I left off my previous blog about the usability of the O2 site’s registration process when I’d got the validation code, which was texted to my phone, and I was about to move on to the registration form itself.
This form is a gem if you’re wanting to look at poor usability and sloppy testing, but if you’re an O2 customer then it’s a charmless mess.
- It applies inappropriate validation, and compounds the problem with an inaccurate error message.
- It seems too reliant on server side validation.
- Valid input is cleared if an error is detected in another field.
- It has too many text input boxes, and too many of them are mandatory.
- The form as a whole, and the process it supports, don’t seem to have been thought through.
I’m going to deal with only the first issue in this post because it’s not a straightforward matter of usability. It highlights the security weakness of secret questions and answers.
Do companies allow coders to write error messages for users?
I entered the six digit validation code and all the other details, including choosing a user name and password.
I had to choose a security question from the usual set, i.e. mother’s maiden name, first school etc. I chose my mother’s maiden name, then entered the name, “O’Neill”. By the way, that is neither the question I chose, nor the value I entered, but it serves my point.
I got the following error message.
“Security answer must contain letters and numbers and be 1-50 characters long”
That seemed a bit odd, but I stuck a couple of integers on the end of the name.
It then became clear that the validation code and passwords (initial entry and confirmation) had been removed from the refreshed screen that had come back with the error message. It wasn’t immediately obvious that the verification code had been removed because I was below the fold and the message was out of sight.
So I re-entered all the details and tried to submit again. It still didn’t accept my mother’s name, and the validation code and passwords had gone again.
It then dawned on me that when they said that the answer must have letters and numbers they didn’t actually mean that. Maybe they meant that it couldn’t have special characters? So I tried removing the apostrophe from O’Neill.

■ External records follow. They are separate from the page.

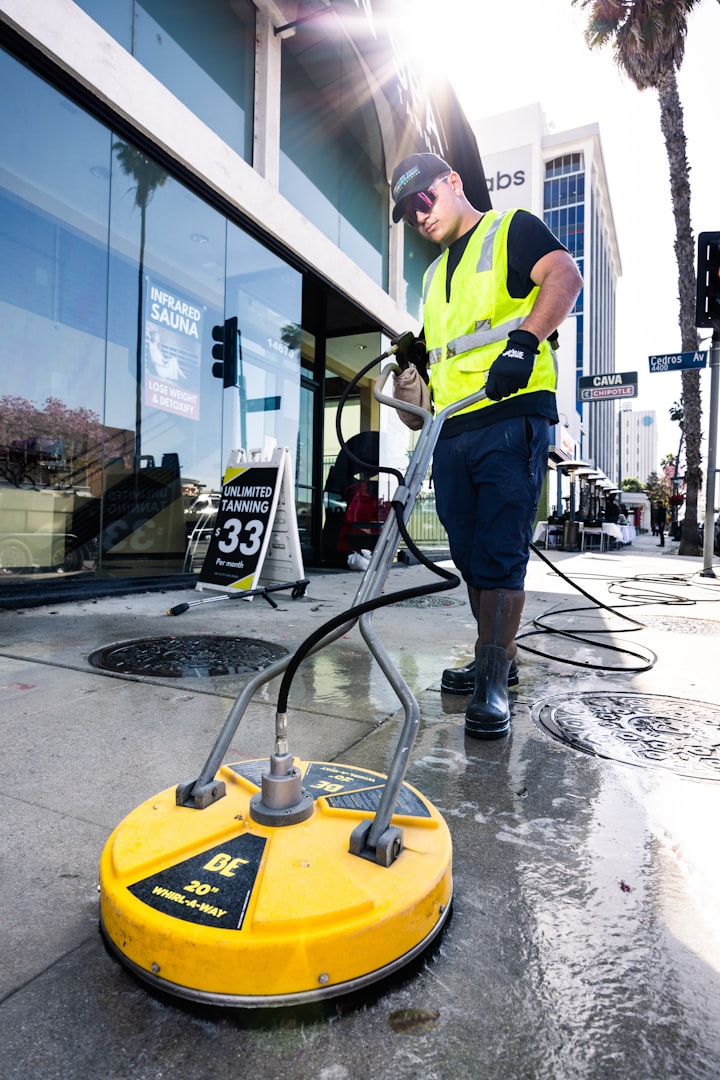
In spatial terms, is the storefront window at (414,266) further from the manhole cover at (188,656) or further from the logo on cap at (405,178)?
the logo on cap at (405,178)

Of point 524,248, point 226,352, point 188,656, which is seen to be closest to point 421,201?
point 524,248

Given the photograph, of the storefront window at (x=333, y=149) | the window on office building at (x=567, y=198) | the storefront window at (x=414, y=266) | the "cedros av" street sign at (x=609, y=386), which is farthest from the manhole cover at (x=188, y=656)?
the window on office building at (x=567, y=198)

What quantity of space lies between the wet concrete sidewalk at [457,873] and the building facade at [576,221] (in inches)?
974

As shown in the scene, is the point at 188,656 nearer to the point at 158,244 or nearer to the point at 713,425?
the point at 158,244

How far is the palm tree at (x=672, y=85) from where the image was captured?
12.7 meters

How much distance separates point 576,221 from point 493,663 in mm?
79748

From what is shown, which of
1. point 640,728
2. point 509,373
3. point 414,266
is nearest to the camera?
point 509,373

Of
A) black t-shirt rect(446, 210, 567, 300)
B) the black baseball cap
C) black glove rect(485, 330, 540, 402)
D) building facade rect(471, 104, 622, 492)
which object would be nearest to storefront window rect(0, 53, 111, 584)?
the black baseball cap

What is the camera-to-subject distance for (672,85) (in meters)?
13.3

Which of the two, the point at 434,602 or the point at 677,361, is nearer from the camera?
the point at 434,602

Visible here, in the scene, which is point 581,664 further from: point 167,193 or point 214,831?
point 167,193

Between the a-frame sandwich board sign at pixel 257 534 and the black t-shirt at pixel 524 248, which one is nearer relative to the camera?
the black t-shirt at pixel 524 248

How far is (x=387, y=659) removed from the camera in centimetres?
120

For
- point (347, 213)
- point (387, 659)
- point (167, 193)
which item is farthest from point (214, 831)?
point (347, 213)
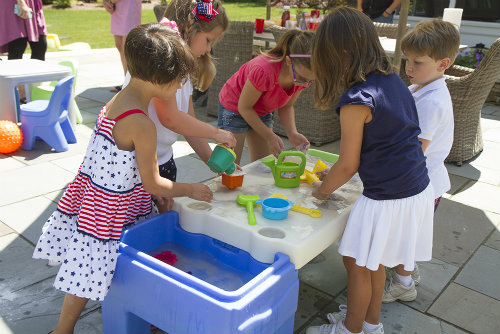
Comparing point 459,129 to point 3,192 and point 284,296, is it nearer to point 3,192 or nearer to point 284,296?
point 284,296

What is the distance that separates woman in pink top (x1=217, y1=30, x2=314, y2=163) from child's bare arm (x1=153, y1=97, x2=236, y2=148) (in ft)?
1.96

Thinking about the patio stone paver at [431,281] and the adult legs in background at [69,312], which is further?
the patio stone paver at [431,281]

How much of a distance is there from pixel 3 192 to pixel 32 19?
2594 millimetres

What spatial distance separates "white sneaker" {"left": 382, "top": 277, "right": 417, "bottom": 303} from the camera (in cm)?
221

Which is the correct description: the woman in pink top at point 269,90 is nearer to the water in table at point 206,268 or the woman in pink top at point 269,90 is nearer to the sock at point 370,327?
the water in table at point 206,268

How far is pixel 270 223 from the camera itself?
6.02 feet

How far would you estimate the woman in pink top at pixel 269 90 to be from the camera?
234 centimetres

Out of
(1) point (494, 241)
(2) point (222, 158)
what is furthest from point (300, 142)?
(1) point (494, 241)

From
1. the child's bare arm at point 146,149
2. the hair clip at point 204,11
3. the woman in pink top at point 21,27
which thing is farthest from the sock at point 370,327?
the woman in pink top at point 21,27

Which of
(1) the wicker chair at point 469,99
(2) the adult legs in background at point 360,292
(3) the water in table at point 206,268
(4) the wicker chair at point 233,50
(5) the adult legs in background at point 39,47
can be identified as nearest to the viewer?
(3) the water in table at point 206,268

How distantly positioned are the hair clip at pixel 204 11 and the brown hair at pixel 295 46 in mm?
464

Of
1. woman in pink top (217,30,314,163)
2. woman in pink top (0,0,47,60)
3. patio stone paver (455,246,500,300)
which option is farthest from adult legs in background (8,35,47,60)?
patio stone paver (455,246,500,300)

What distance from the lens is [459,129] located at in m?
4.02

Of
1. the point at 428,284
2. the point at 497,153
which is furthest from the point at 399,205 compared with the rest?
the point at 497,153
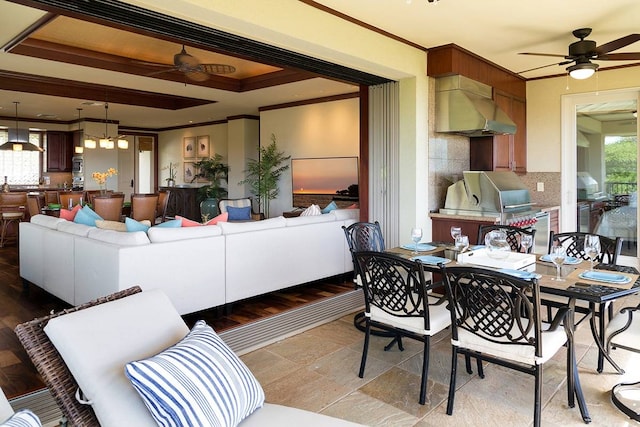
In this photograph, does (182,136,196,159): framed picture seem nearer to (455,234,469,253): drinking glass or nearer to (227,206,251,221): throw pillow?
(227,206,251,221): throw pillow

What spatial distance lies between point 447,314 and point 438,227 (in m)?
2.24

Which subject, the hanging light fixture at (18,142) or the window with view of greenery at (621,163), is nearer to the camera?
the window with view of greenery at (621,163)

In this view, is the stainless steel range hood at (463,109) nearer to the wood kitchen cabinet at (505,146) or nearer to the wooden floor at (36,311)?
the wood kitchen cabinet at (505,146)

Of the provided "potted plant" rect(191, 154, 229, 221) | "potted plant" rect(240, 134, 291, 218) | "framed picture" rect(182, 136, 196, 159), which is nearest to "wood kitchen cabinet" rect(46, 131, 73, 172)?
"framed picture" rect(182, 136, 196, 159)

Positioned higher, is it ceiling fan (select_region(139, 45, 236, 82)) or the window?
ceiling fan (select_region(139, 45, 236, 82))

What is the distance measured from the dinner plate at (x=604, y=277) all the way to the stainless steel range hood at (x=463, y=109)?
2.42 m

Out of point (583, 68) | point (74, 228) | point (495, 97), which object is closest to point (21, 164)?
point (74, 228)

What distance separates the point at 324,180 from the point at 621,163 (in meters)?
4.45

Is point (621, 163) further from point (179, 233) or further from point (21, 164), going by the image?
point (21, 164)

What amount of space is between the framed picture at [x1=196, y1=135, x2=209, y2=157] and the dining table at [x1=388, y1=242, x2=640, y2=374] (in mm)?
9134

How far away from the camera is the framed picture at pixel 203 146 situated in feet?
37.6

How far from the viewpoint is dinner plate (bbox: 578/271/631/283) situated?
2400 mm

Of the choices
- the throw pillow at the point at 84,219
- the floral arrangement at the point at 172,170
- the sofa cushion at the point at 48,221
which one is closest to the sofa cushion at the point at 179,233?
the throw pillow at the point at 84,219

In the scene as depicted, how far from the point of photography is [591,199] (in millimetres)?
5863
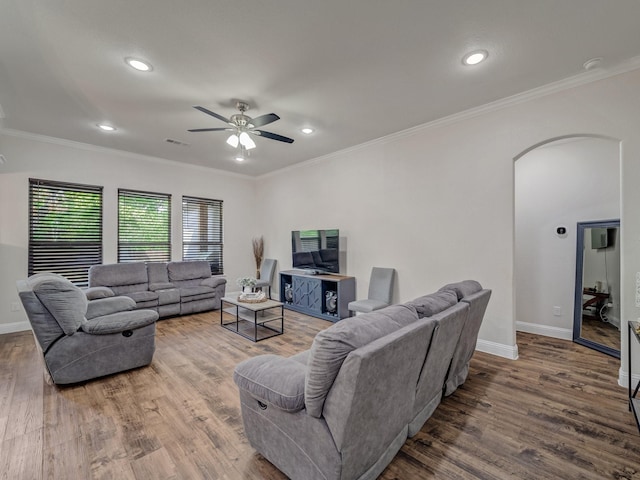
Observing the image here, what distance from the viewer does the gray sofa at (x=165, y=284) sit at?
15.6 feet

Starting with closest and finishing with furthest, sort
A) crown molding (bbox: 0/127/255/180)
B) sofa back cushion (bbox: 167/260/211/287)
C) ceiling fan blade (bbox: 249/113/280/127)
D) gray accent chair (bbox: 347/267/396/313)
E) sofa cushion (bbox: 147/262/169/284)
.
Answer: ceiling fan blade (bbox: 249/113/280/127) < gray accent chair (bbox: 347/267/396/313) < crown molding (bbox: 0/127/255/180) < sofa cushion (bbox: 147/262/169/284) < sofa back cushion (bbox: 167/260/211/287)

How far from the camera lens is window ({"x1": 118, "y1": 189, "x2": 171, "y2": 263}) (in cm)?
529

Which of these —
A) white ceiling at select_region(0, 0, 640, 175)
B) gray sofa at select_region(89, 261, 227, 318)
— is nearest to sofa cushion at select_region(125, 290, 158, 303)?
gray sofa at select_region(89, 261, 227, 318)

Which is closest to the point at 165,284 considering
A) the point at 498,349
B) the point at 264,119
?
the point at 264,119

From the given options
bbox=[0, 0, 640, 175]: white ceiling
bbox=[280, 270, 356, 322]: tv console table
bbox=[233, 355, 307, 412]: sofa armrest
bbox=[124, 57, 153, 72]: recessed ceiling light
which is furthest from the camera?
bbox=[280, 270, 356, 322]: tv console table

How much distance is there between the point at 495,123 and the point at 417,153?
1.01 meters

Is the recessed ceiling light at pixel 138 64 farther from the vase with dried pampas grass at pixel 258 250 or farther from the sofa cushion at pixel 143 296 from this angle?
the vase with dried pampas grass at pixel 258 250

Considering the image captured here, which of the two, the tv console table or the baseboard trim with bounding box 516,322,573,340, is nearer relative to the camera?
the baseboard trim with bounding box 516,322,573,340

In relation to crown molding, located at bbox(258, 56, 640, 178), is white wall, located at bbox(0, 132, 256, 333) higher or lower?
lower

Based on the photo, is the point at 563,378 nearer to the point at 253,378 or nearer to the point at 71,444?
the point at 253,378

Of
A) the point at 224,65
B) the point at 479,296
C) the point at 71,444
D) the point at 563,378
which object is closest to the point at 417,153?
the point at 479,296

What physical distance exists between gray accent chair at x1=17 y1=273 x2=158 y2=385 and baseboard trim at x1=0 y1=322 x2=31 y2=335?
7.48 ft

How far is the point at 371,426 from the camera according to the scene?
1.50 metres

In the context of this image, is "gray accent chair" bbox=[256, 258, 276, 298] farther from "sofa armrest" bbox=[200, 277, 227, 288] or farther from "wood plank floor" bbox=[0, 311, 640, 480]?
"wood plank floor" bbox=[0, 311, 640, 480]
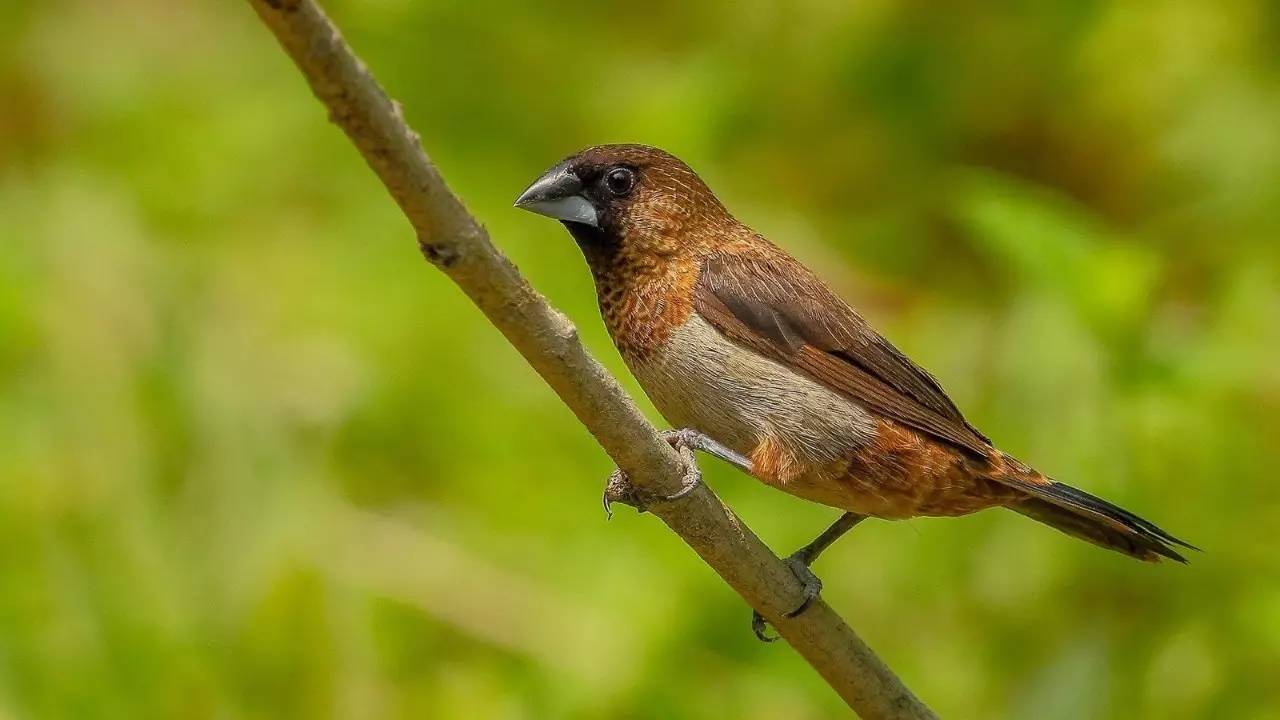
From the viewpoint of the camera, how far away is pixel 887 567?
4348 millimetres

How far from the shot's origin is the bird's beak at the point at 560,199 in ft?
11.0

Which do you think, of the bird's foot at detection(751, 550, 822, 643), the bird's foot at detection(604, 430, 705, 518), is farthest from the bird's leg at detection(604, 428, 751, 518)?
the bird's foot at detection(751, 550, 822, 643)

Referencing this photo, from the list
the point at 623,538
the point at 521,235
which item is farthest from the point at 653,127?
the point at 623,538

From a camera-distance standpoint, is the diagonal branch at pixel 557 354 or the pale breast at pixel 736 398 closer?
the diagonal branch at pixel 557 354

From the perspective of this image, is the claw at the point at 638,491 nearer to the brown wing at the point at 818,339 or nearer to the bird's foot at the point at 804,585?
the bird's foot at the point at 804,585

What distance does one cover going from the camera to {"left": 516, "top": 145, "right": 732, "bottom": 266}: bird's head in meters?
3.38

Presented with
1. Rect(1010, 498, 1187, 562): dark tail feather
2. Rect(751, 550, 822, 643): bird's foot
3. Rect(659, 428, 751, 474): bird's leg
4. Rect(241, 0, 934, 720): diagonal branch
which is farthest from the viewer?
Rect(1010, 498, 1187, 562): dark tail feather

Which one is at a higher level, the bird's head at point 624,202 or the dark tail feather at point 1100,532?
the bird's head at point 624,202

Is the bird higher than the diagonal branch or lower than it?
higher

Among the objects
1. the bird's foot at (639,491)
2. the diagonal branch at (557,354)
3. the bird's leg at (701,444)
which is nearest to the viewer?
the diagonal branch at (557,354)

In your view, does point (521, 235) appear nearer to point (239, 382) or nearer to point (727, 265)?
point (239, 382)

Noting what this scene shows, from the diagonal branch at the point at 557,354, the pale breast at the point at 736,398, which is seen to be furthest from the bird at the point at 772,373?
the diagonal branch at the point at 557,354

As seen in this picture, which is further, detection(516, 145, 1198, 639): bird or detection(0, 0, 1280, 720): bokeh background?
detection(0, 0, 1280, 720): bokeh background

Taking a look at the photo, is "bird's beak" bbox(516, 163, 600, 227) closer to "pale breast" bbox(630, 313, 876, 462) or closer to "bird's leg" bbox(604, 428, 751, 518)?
"pale breast" bbox(630, 313, 876, 462)
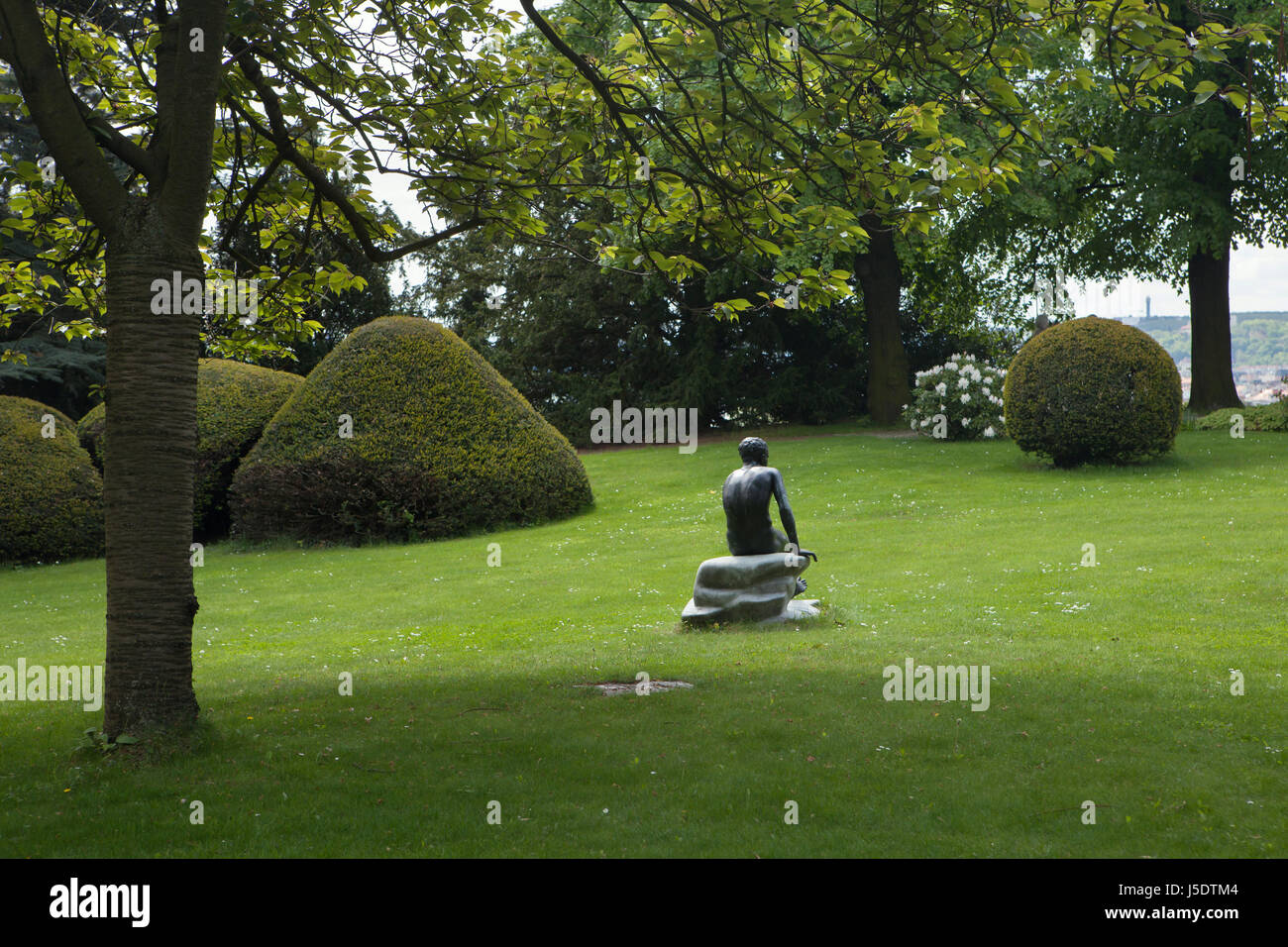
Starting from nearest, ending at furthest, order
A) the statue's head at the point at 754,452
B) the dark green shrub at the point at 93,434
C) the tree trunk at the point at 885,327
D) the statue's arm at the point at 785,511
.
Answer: the statue's arm at the point at 785,511, the statue's head at the point at 754,452, the dark green shrub at the point at 93,434, the tree trunk at the point at 885,327

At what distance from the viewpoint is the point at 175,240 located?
740 centimetres

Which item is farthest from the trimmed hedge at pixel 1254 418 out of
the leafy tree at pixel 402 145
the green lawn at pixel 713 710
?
the leafy tree at pixel 402 145

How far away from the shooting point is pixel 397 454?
20.5m

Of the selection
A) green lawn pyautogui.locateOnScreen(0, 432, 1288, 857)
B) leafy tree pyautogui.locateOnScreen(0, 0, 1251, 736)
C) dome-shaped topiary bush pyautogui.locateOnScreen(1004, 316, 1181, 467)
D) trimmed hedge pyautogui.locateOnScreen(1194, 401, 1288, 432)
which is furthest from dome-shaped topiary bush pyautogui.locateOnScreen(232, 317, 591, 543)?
trimmed hedge pyautogui.locateOnScreen(1194, 401, 1288, 432)

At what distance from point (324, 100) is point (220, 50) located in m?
1.92

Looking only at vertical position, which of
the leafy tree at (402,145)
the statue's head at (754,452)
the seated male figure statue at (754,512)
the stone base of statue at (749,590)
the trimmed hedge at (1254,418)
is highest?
the leafy tree at (402,145)

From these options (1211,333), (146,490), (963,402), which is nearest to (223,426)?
(146,490)

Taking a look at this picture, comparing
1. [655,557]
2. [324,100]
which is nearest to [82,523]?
[655,557]

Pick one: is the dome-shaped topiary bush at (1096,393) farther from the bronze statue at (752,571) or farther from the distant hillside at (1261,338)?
the distant hillside at (1261,338)

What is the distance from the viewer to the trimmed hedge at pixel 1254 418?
26.8m

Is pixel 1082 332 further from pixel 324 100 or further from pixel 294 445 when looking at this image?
pixel 324 100

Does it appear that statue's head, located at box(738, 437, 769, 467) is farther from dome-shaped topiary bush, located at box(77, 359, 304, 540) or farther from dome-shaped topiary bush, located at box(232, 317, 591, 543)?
dome-shaped topiary bush, located at box(77, 359, 304, 540)

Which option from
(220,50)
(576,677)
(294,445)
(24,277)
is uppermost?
(220,50)

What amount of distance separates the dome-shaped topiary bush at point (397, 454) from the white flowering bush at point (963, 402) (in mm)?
12233
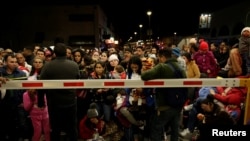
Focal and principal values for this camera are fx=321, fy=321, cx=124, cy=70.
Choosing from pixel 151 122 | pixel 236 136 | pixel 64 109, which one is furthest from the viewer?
pixel 151 122

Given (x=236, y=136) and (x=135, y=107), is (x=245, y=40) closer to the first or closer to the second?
(x=135, y=107)

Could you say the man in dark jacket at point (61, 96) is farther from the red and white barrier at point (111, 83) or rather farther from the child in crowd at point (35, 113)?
the child in crowd at point (35, 113)

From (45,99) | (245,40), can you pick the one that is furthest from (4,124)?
(245,40)

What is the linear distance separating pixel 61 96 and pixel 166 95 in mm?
1731

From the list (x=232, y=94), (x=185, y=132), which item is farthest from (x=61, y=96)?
(x=232, y=94)

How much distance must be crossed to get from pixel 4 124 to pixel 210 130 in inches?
169

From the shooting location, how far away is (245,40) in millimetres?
7430

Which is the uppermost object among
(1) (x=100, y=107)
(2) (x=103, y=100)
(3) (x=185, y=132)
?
(2) (x=103, y=100)

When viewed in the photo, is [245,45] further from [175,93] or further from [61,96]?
[61,96]

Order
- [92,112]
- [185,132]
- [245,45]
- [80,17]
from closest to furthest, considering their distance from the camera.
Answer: [92,112], [185,132], [245,45], [80,17]

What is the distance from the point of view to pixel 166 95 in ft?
17.3

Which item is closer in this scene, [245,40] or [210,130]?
[210,130]

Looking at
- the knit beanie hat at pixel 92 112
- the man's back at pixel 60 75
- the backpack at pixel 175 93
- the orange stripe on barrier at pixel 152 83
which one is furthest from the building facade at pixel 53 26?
the orange stripe on barrier at pixel 152 83

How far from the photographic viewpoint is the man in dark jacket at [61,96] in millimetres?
Result: 5191
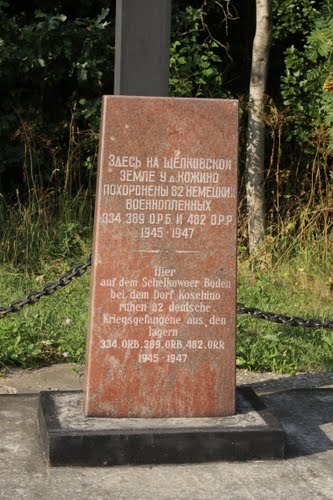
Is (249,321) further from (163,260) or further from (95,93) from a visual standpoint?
(95,93)

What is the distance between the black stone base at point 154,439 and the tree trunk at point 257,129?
4.30 m

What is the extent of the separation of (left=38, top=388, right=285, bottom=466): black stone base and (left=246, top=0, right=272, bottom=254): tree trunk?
4303 mm

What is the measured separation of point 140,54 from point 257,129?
4411 millimetres

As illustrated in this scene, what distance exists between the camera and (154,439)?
4449 mm

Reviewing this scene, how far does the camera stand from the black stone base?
4.39 metres

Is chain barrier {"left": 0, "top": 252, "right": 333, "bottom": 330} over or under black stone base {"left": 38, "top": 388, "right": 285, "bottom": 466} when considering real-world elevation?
over

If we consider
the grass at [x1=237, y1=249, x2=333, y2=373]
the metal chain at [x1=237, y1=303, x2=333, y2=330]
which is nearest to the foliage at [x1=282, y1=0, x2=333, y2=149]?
the grass at [x1=237, y1=249, x2=333, y2=373]

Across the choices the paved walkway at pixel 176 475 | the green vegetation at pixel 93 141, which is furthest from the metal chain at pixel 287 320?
the green vegetation at pixel 93 141

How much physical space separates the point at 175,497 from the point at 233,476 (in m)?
0.34

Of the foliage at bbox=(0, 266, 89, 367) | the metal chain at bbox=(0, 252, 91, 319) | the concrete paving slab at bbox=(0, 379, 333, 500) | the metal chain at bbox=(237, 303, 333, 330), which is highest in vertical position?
the metal chain at bbox=(0, 252, 91, 319)

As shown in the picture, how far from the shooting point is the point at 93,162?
9.41m

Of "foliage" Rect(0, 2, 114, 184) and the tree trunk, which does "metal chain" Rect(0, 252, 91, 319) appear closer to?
"foliage" Rect(0, 2, 114, 184)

Yes, that was the problem! They’d created a freeform text input field with validation to stop special characters being entered, and the error message doesn’t actually say so. Oh dear!
However, I didn’t have the chance to enjoy my success. Now the user name I’d chosen was flagged up as being unavailable. And yes, the passwords and validation codes had been wiped.
I re-entered everything and tried another user name. No joy, and of course I’d lost my data again. Next time I just asked them to select a user name for me.
Success at last! I’d registered.
Filling in the form had taken far longer than it needed to, and had left me exasperated because O2 had ignored some basic usability rules.
The validation didn’t make sense for the input that was requested. If you’re asking for freeform text then you should allow for special characters. If you do decide that they are unacceptable then you should make that clear before users input their data, and you should ensure that your error messages are also clear on the point.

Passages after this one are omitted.